The first thing we had to do as we started watching the BenQ W750 strut its stuff was double check that we’d actually got its price right. Surely a projector costing under £440 couldn’t possibly produce picture this satisfying, could it?
There are two main reasons for our incredulity that the W750’s pictures could be coming from such a cheap projector. First, its black level response is miles better than that of any similarly affordable projector we’ve seen before, enabling it to render dark scenes with far less of the typical low-contrast grey mist than we’d have expected to see for so little money.
As well as instantly making dark scenes look more believable and immersive, not having to watch them through greyness also helps you see more of the key shadow detail information that gives dark scenes depth.
To be clear on this last point, the darkest corners do still look hollower and more black hole-like than they would on a decent £800 or more projector.

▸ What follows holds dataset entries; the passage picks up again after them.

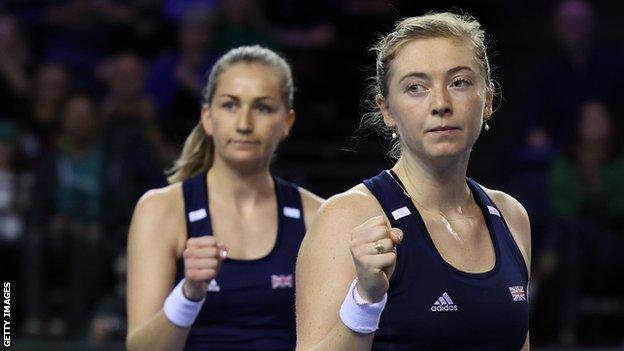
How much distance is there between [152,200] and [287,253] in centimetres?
51

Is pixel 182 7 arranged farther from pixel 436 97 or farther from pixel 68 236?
pixel 436 97

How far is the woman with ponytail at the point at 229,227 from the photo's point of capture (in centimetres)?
413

But overall black levels are comfortably good enough to make the W750’s pictures look genuinely cinematic – and there’s no overstating how impressive this is at the sub-£500 market level, where projectors are almost always built with business presentations (which need high brightness levels) to the fore rather than contrast.
We’re certainly not suggesting with this comment, though, that the BenQ W750’s pictures aren’t also bright. In fact, they’re very bright – so much so that you can reasonably comfortably watch bright sources even if there’s a fair amount of ambient light in the room. This is great news given the relatively casual home cinema environments the W750 may be required to operate in at times.
That the W750 can deliver decent black colours while still looking punchy and bright is further testament to the home cinema focus of its optical system and also, it turns out, BenQ’s SmartEco lamp setting. Toggling between this mode and the Eco and Normal lamp setting alternatives reveals that the Smart Eco setting really does do a strikingly good job of regulating the balance between the light and dark parts of the image. And it does this, moreover, without making the picture look unstable.
The other main reason we’re so enamoured of the W750’s pictures for its money (yes, all the stuff mentioned before was still connected to the first reason!) is its colour handling. For unlike most super-cheap projectors, which are designed and calibrated with the colour requirements of the business/education presentations market in mind, the W750 delivers a colour palette that’s startlingly believable with video sources right out of the box. And it can be made even more ‘accurate’ (by removing a slight yellow bias) with only a fairly short amount of time spent in the provided colour management tools.
The mostly natural tones are accompanied by good levels of vibrancy and saturation too, and you don’t even have to worry much about the banding and blocking problems with colour blends usually in evidence with budget projectors.
Still want more good news? Then how about the fact that the BenQ W750 even manages to handle motion very credibly, suffering only slightly with judder while also largely avoiding the fizzing noise over moving skin tones that’s a fairly standard feature of budget DLP projection.
For all its brilliance relative to other models at its price point, the W750 inevitably isn’t completely immune to its price. The main point against it is that its HD pictures don’t look particularly crisp and detailed. They’re still definitely HD looking, but toggling between the same footage on the W750 and a reasonably priced full HD projector reveals the BenQ to look noticeably softer.
There’s sometimes a slightly noisy look to parts of the picture, and occasionally we noticed signs of the so-called ‘rainbow effect’, where you can see almost subliminal RGB striping over stand-out bright parts of the picture – especially if you’re moving your eyes over the image.
However, we should stress that actually the BenQ W750 doesn’t suffer very aggressively with either issue. Certainly we’ve seen DLP projectors costing twice as much or more exhibiting far more evidence of both problems.
One final problem concerns the keystone correction you’ll likely need to use. For while the image’s generally slightly soft feel means you’re not particularly aware of any major processing unpleasantness caused by engaging keystone correction, you can at times be distracted by the way your image’s perpendicular edges appear within a wider frame of light where the edges aren't perpendicular.
But again, the native contrast of the W750 is decent enough that the light disparity between the keystone corrected image and the native light output from the projector isn’t often very noticeable. And if you’re using a screen with a black frame rather than just projecting onto a wall, you should be able to position the keystone-corrected image so that it fills your screen completely and pushes the irregular outer halo off the screen.